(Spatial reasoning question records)
***
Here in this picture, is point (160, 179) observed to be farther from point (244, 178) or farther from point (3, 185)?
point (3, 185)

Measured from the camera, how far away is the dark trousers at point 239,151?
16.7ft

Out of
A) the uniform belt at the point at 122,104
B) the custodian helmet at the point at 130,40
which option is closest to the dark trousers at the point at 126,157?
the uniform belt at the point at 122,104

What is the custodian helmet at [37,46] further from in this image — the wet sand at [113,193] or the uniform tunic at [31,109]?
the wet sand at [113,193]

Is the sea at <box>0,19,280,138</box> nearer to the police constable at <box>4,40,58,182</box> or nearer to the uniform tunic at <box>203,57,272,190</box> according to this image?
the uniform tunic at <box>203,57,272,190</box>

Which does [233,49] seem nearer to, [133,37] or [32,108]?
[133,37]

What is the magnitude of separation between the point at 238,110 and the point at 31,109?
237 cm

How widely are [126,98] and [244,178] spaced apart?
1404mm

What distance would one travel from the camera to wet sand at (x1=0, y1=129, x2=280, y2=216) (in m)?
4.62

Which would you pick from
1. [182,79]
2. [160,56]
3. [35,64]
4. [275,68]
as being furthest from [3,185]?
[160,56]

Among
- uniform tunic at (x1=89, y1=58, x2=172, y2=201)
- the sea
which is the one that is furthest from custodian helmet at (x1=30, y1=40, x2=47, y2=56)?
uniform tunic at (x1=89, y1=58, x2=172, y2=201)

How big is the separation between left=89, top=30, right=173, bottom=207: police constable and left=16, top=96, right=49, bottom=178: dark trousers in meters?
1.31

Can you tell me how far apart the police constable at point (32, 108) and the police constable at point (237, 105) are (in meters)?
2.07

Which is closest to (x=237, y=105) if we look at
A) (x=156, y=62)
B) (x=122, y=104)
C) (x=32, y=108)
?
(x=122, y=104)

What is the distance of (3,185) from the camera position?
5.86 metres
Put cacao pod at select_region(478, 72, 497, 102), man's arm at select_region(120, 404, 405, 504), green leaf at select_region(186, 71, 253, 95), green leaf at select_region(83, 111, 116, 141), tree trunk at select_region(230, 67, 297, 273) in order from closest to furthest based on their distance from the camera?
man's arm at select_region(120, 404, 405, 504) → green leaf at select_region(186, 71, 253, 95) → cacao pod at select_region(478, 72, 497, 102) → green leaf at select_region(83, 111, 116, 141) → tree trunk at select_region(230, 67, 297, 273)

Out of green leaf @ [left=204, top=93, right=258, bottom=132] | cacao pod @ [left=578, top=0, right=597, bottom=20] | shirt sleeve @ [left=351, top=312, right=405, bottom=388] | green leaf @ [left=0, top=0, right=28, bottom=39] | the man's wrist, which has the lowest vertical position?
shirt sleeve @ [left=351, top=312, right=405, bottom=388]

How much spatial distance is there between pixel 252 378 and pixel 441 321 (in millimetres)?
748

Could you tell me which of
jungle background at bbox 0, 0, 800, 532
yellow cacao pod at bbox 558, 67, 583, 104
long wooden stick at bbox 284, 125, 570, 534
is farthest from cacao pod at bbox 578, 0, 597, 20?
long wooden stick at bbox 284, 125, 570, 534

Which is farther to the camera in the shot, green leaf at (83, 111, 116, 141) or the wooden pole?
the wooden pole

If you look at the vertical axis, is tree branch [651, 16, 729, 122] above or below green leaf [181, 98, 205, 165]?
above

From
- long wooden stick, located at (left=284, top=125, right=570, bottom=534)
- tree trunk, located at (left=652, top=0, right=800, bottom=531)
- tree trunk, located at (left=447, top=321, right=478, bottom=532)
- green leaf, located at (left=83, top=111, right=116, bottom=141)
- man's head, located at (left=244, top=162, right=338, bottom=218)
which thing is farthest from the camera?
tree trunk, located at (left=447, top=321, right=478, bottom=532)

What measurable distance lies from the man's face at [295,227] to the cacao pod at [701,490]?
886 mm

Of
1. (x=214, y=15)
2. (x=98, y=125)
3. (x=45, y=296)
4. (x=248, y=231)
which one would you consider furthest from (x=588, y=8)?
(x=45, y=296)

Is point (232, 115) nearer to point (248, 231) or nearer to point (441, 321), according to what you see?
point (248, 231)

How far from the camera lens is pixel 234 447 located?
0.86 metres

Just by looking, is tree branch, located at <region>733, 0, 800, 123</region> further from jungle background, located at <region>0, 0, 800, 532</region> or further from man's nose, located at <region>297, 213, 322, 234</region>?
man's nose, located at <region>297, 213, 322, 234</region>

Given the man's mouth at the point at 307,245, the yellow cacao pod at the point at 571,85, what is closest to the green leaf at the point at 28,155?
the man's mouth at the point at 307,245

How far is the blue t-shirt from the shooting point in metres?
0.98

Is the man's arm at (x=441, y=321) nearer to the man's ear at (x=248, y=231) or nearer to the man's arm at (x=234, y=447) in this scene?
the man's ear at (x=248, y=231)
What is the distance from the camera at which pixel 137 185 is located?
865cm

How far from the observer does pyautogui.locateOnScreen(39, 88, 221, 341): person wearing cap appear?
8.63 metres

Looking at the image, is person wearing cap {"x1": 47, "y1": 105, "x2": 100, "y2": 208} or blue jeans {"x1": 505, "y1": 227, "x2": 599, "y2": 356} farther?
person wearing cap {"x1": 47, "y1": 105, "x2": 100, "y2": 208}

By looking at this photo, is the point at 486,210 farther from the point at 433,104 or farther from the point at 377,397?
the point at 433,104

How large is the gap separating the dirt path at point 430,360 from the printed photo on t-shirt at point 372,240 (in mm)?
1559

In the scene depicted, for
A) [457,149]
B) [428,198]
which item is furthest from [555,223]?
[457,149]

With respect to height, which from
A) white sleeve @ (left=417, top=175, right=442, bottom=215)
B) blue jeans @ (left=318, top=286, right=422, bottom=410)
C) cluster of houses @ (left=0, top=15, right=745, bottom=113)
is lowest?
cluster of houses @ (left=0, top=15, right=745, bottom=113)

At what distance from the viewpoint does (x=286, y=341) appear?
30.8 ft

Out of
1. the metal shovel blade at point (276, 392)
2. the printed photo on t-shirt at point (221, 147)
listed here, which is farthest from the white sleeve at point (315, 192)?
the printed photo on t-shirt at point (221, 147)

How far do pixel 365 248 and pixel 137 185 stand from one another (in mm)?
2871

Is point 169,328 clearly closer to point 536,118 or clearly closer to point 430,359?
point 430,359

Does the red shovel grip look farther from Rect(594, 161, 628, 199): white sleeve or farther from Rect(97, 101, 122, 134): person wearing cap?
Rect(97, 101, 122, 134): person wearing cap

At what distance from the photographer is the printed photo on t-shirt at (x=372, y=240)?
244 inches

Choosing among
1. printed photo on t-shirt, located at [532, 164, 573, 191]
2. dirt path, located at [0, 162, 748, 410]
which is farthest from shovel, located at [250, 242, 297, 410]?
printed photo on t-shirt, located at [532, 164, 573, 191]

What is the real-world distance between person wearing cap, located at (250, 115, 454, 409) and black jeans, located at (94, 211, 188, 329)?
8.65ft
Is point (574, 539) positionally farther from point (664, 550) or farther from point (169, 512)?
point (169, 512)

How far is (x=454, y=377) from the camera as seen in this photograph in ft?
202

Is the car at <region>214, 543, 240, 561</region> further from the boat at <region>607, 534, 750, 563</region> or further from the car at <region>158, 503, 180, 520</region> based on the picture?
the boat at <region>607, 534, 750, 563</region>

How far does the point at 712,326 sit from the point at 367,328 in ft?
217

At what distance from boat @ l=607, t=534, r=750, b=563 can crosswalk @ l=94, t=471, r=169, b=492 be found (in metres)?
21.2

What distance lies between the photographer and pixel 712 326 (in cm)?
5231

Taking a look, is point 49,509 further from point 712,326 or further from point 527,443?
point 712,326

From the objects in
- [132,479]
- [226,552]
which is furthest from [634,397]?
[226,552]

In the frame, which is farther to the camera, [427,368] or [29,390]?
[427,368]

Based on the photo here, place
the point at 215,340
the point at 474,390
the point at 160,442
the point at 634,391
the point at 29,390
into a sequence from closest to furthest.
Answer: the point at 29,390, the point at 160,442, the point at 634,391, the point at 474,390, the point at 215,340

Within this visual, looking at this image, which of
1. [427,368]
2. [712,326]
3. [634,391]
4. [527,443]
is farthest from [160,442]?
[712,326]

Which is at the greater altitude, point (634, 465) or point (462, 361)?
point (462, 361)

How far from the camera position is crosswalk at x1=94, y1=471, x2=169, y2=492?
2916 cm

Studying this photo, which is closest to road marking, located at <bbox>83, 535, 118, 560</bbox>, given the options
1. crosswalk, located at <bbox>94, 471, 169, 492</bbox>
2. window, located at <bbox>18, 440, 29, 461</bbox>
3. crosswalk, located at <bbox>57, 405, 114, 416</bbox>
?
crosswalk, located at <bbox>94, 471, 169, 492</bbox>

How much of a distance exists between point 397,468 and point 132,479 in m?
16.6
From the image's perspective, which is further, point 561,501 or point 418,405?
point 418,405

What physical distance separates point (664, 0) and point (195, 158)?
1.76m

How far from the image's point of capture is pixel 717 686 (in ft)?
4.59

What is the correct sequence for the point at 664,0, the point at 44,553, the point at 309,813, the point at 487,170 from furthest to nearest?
***
--- WHAT YOU WILL DO ---
Rewrite the records from the line that contains "From the image's perspective, which" through the end of the records, changing "physical distance" to "actual distance" and leaving everything else unchanged.

--- SOLVED PROBLEM ---
From the image's perspective, which is further, point 561,501 or point 418,405?
point 418,405

What actual distance separates point (664, 0) and point (195, 158)?
1.76m

How far from the image's point of capture is pixel 717 686 (in ft)?
4.59

What is the correct sequence for the point at 664,0, the point at 44,553, the point at 309,813, the point at 487,170 from furthest to nearest?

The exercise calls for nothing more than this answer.